(Items listed in a dataset)

====================

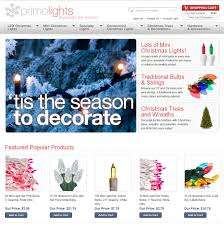 ballard designs rated 1 5 stars by 34 consumers ballarddesigns primolights com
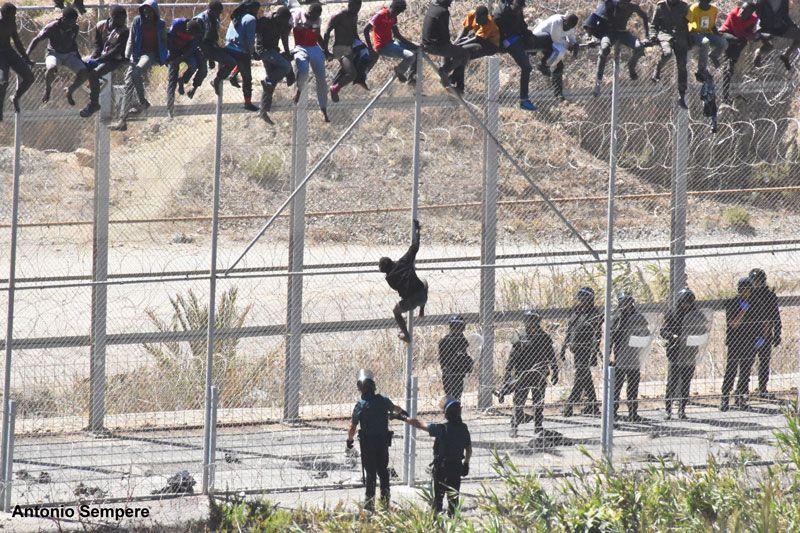 Comunicado Migreurop: Los derechos de las personas migrantes deben estar garantizados y ser el centro de las medidas que adopte el Gobierno en esta materia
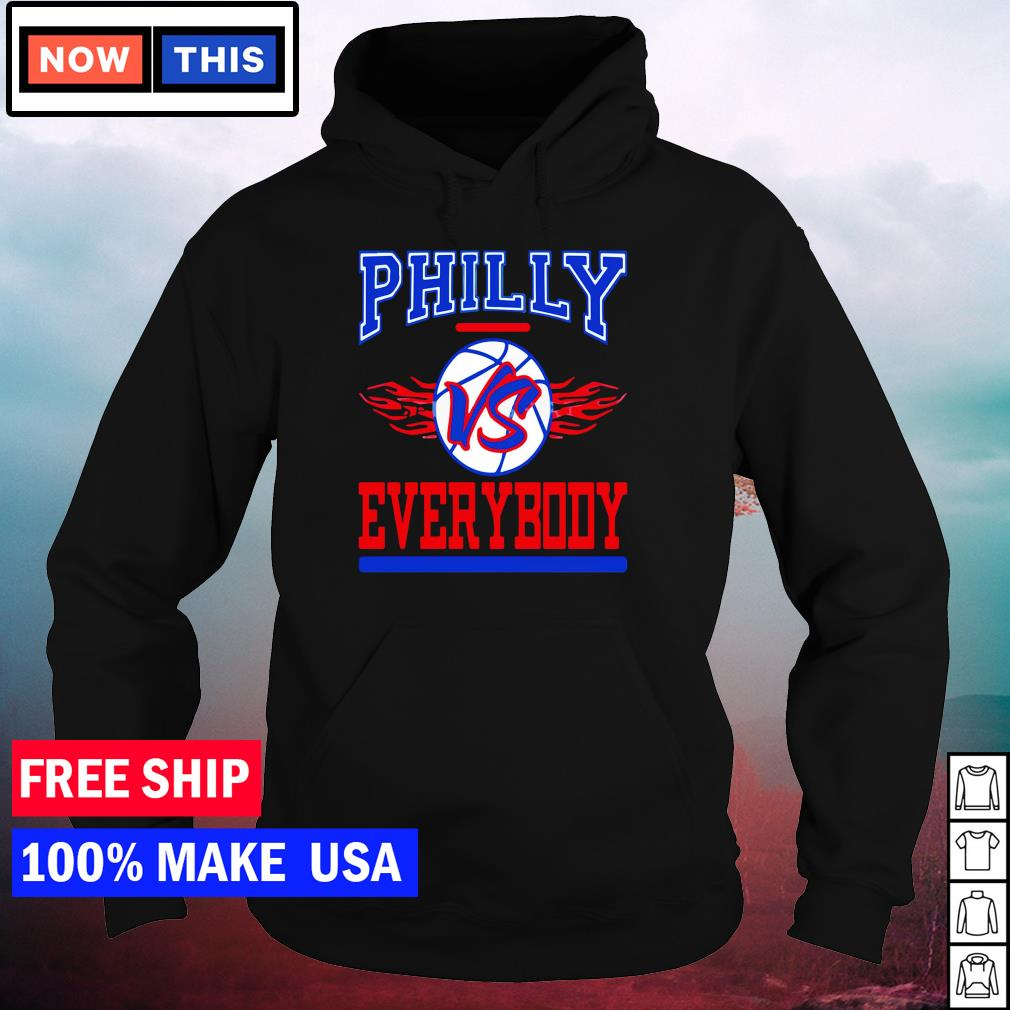 Philadelphia Phillies vs everybody MLB s hoodie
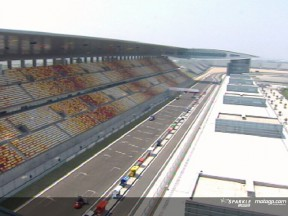Another look at the new MotoGP venues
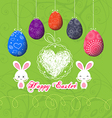 Easter eggs doodle greeting card vector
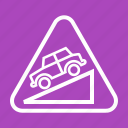 arrow, down, downward, hill, sign, traffic, warning icon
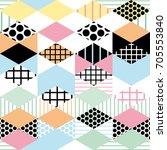 geometric elements memphis... | Shutterstock .eps vector #705553840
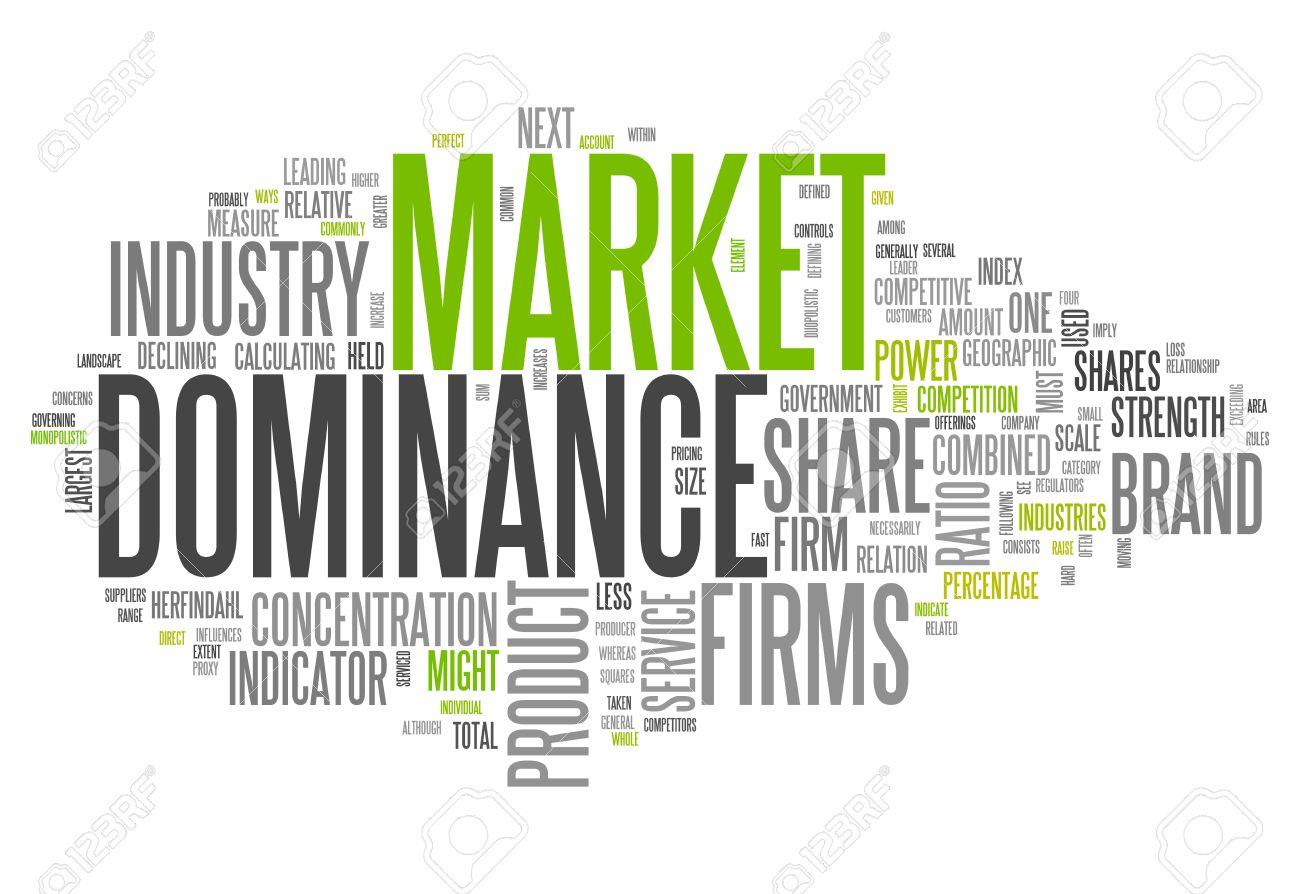 Dominance Stock Illustrations – 606 Dominance Stock Illustrations ...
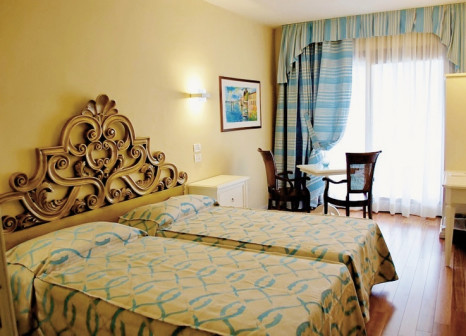 Hotel Villa Madrina 7 Bewertungen - Bild von DERTOUR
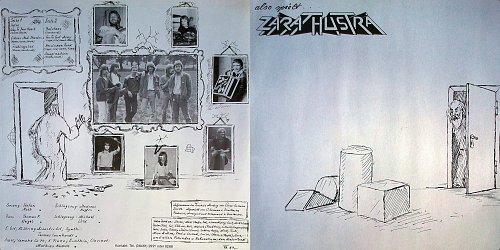 Zarathustra - Also Spielt (1982)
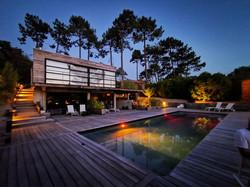 La Villa Mogador by night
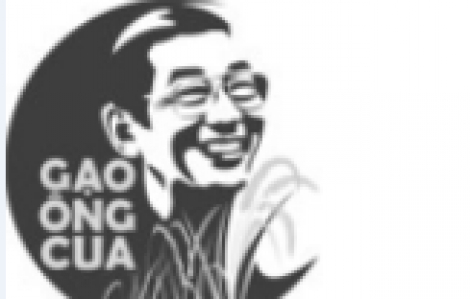"""""""Gạo ông Cua"""" đăng ký bảo hộ nhãn hiệu tại Mỹ"""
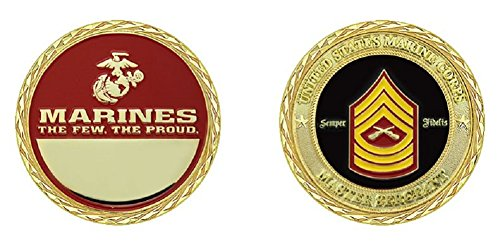 Marine Corps Master Gunnery Sergeant Challenge Coin ()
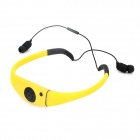 Outdoor Diving Waterproof Stereo BluetoothV2.1 Headphone - Yellow + Black
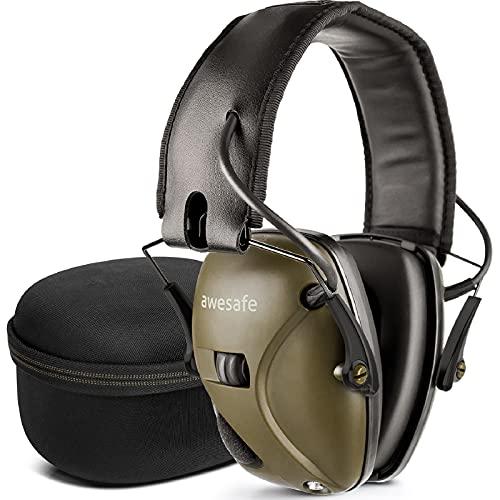 awesafe Electronic Shooting Earmuff [ Comes with Hard Travel Storage...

====================

The task>
Give back the records above word for word, minus any image they hold.

Result for this task>
 ballard designs rated 1 5 stars by 34 consumers ballarddesigns primolights com
 Comunicado Migreurop: Los derechos de las personas migrantes deben estar garantizados y ser el centro de las medidas que adopte el Gobierno en esta materia
 Philadelphia Phillies vs everybody MLB s hoodie
Another look at the new MotoGP venues
 Easter eggs doodle greeting card vector
 arrow, down, downward, hill, sign, traffic, warning icon
 geometric elements memphis... | Shutterstock .eps vector #705553840
 Dominance Stock Illustrations – 606 Dominance Stock Illustrations ...
 Hotel Villa Madrina 7 Bewertungen - Bild von DERTOUR
 Zarathustra - Also Spielt (1982)
 La Villa Mogador by night
"""""""Gạo ông Cua"""" đăng ký bảo hộ nhãn hiệu tại Mỹ"""
 Marine Corps Master Gunnery Sergeant Challenge Coin ()
 Outdoor Diving Waterproof Stereo BluetoothV2.1 Headphone - Yellow + Black
 awesafe Electronic Shooting Earmuff [ Comes with Hard Travel Storage...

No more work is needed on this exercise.